**INSTRUCTIONS FOR THE TASK**
Pictures in the data should be dropped; transcribe exactly the lines from the one that has "3-salle Duplex à" through the one that has "Korando_2.2_SE_10".

**DATA SUPPLIED**
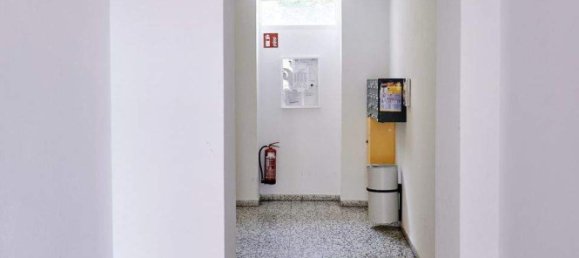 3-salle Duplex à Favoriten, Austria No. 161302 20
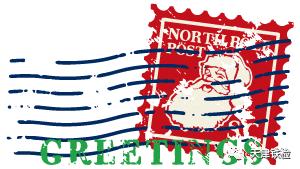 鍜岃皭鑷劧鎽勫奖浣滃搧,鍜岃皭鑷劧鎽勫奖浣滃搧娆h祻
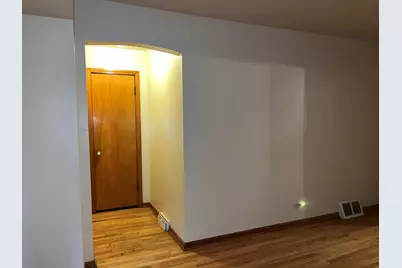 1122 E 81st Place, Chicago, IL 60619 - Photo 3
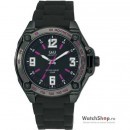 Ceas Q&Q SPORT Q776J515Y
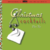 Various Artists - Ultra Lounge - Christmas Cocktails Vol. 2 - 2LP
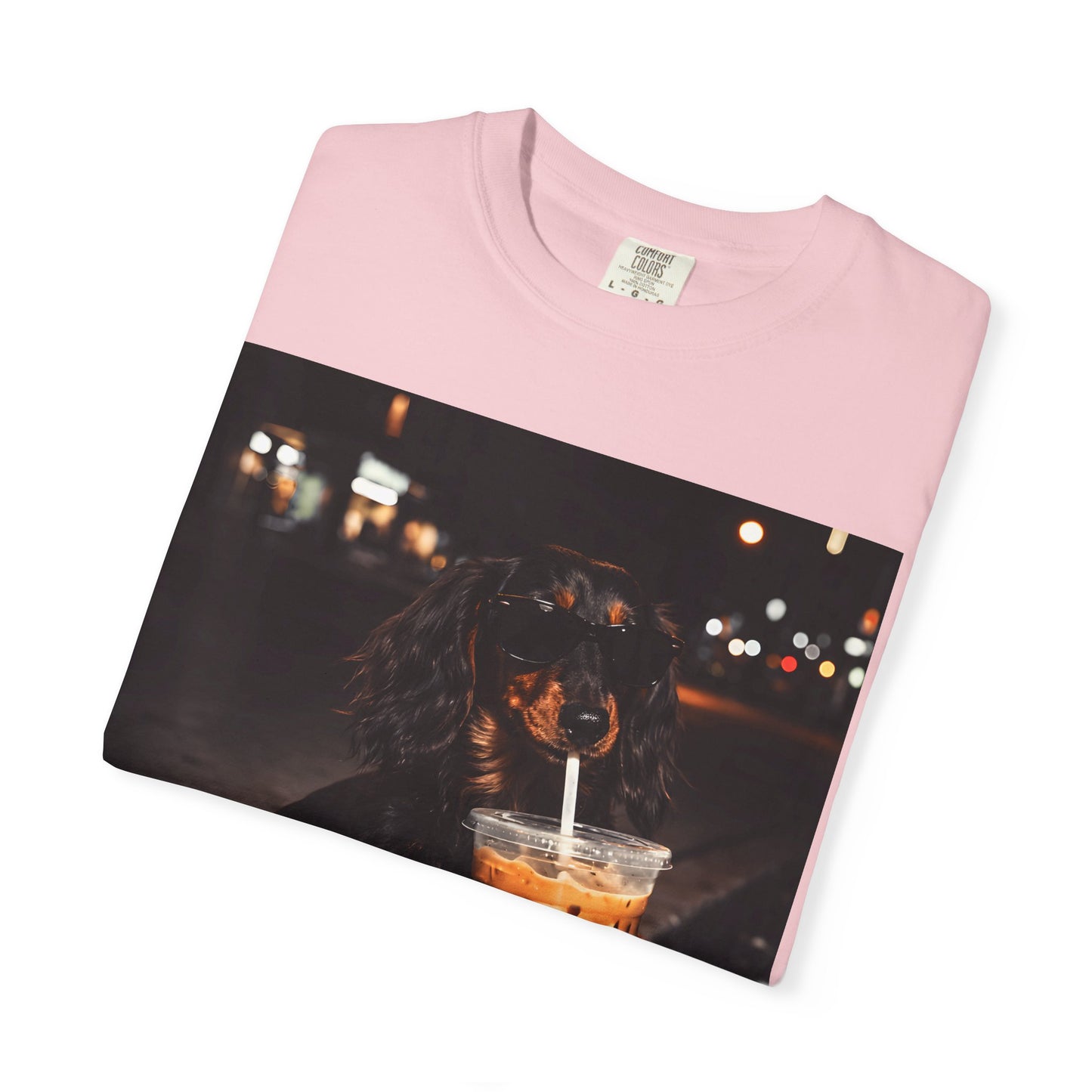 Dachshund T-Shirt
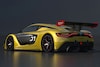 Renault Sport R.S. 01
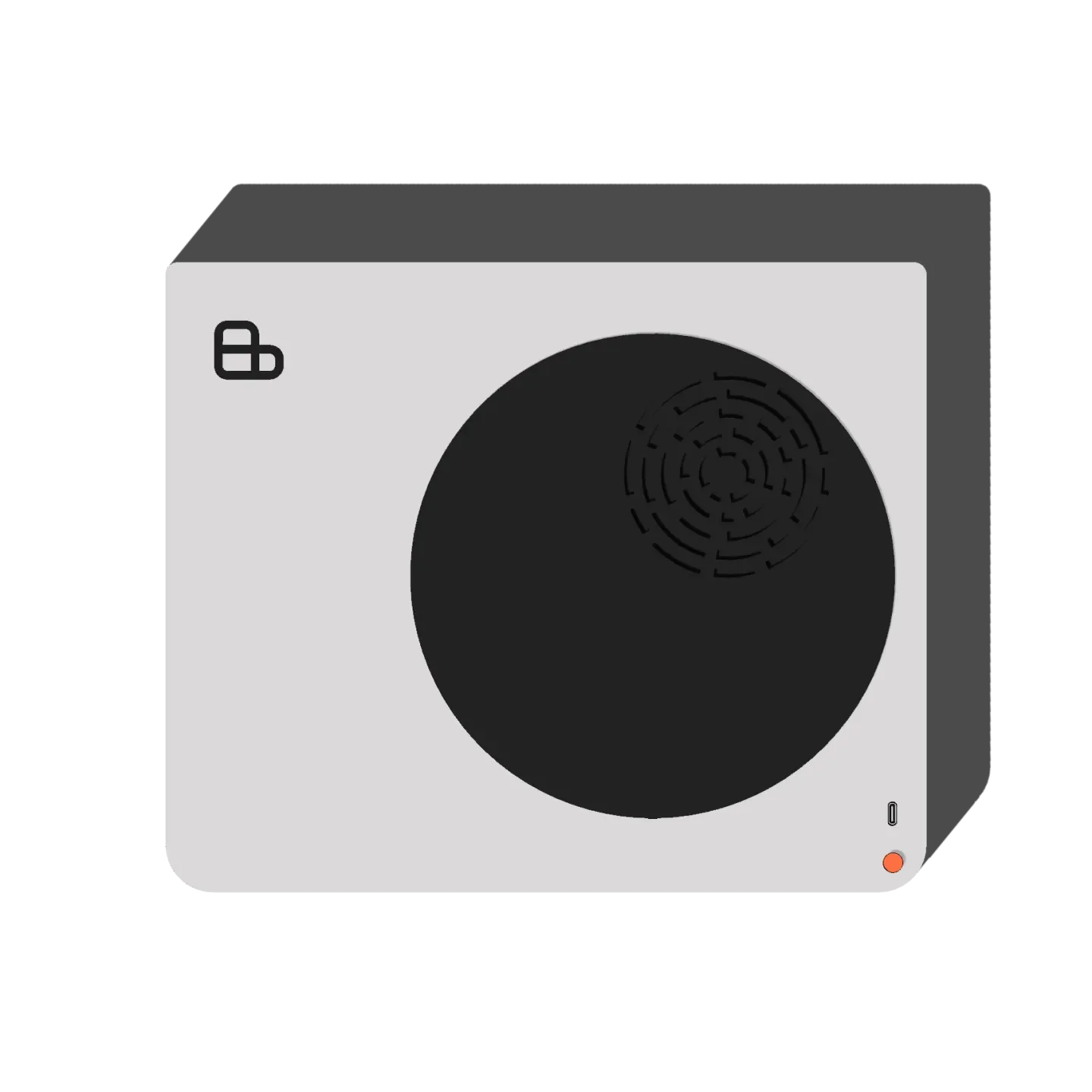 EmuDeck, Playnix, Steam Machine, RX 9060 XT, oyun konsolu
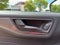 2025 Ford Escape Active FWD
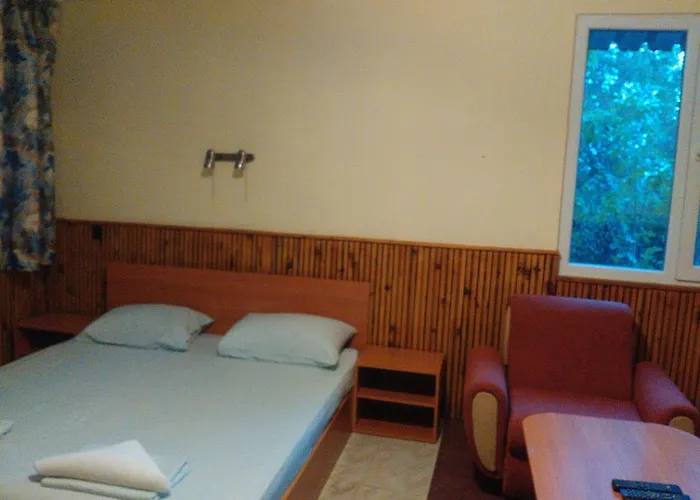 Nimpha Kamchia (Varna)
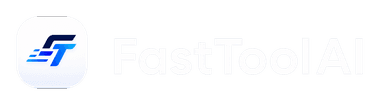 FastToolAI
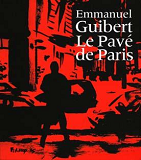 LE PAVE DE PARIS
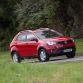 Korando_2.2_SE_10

---

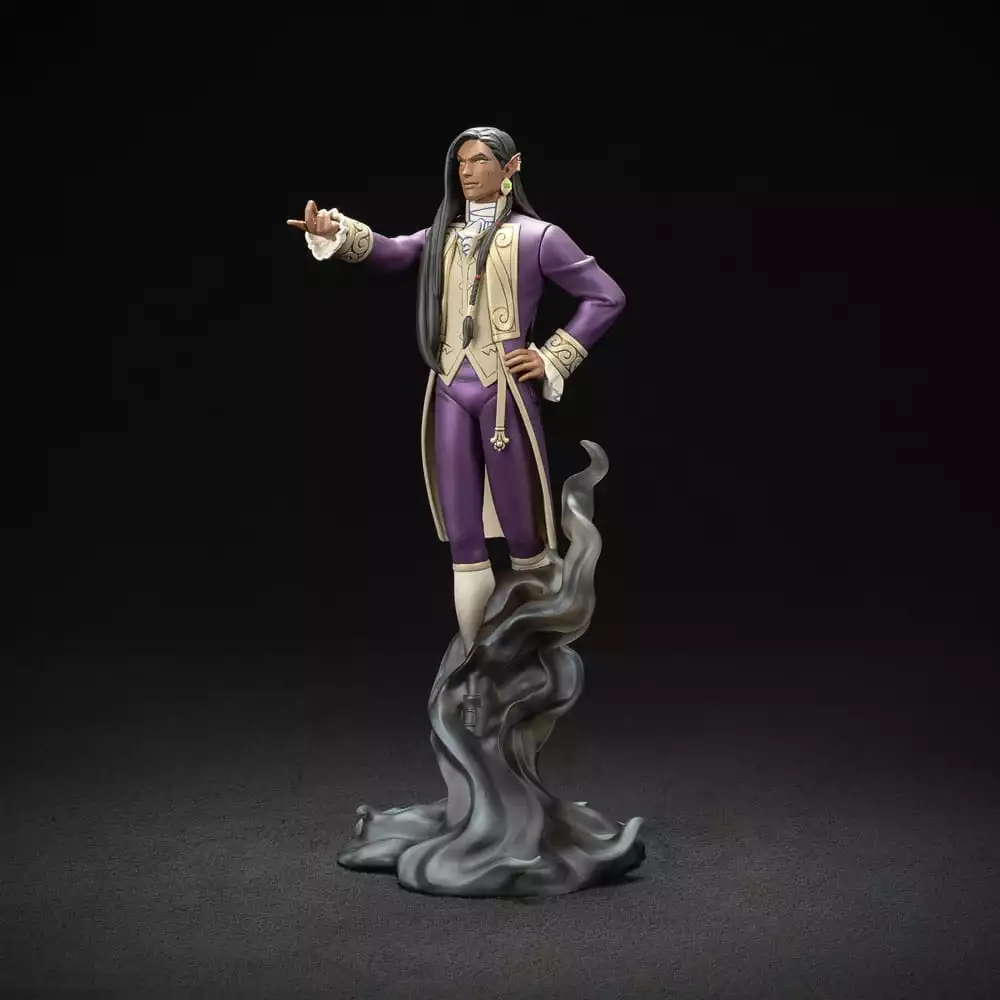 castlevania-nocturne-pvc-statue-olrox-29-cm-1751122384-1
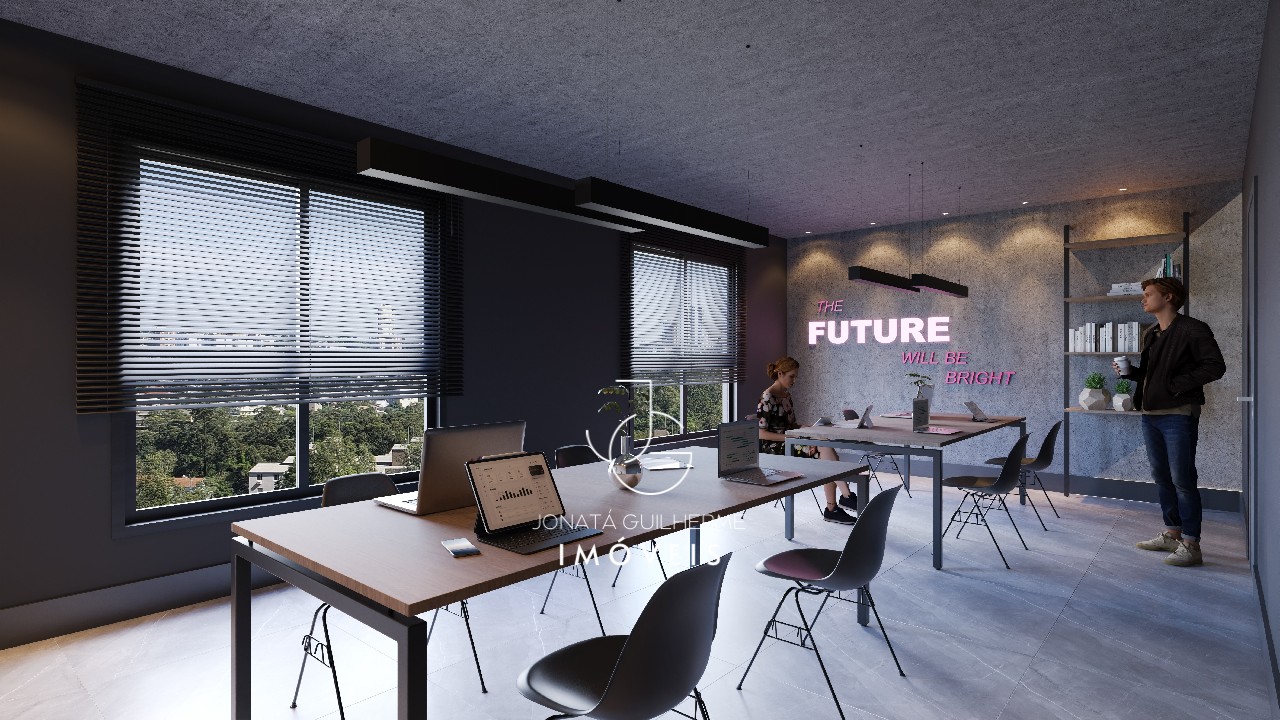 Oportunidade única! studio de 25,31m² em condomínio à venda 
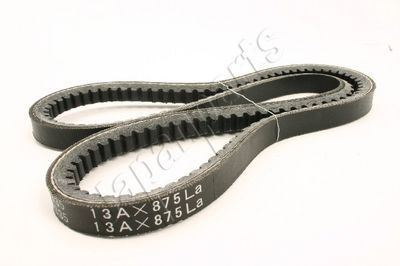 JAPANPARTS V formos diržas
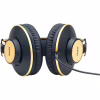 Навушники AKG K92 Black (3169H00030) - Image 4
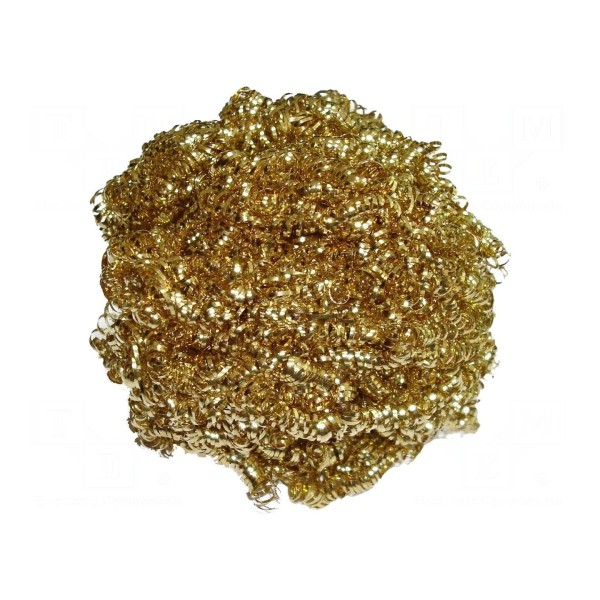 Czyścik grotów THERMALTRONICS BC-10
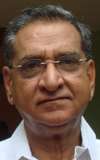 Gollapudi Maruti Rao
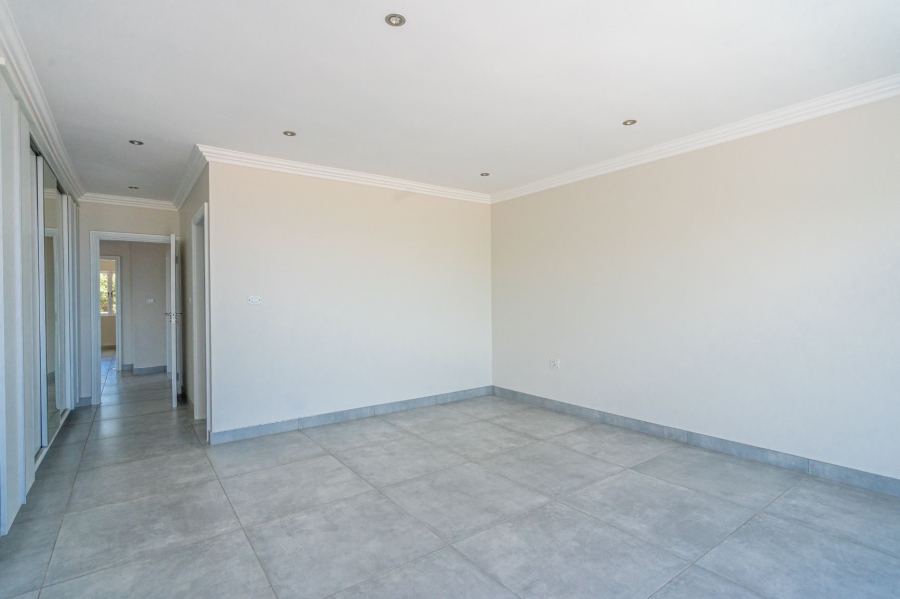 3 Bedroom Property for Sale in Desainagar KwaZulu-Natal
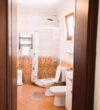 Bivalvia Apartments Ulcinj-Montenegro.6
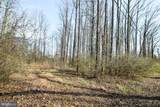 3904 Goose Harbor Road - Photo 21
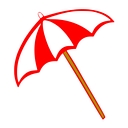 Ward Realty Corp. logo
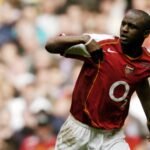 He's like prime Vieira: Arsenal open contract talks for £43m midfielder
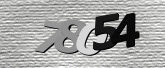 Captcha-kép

**REPLY**
 3-salle Duplex à Favoriten, Austria No. 161302 20
 鍜岃皭鑷劧鎽勫奖浣滃搧,鍜岃皭鑷劧鎽勫奖浣滃搧娆h祻
 1122 E 81st Place, Chicago, IL 60619 - Photo 3
 Ceas Q&Q SPORT Q776J515Y
 Various Artists - Ultra Lounge - Christmas Cocktails Vol. 2 - 2LP
 Dachshund T-Shirt
 Renault Sport R.S. 01
 EmuDeck, Playnix, Steam Machine, RX 9060 XT, oyun konsolu
 2025 Ford Escape Active FWD
 Nimpha Kamchia (Varna)
 FastToolAI
 LE PAVE DE PARIS
 Korando_2.2_SE_10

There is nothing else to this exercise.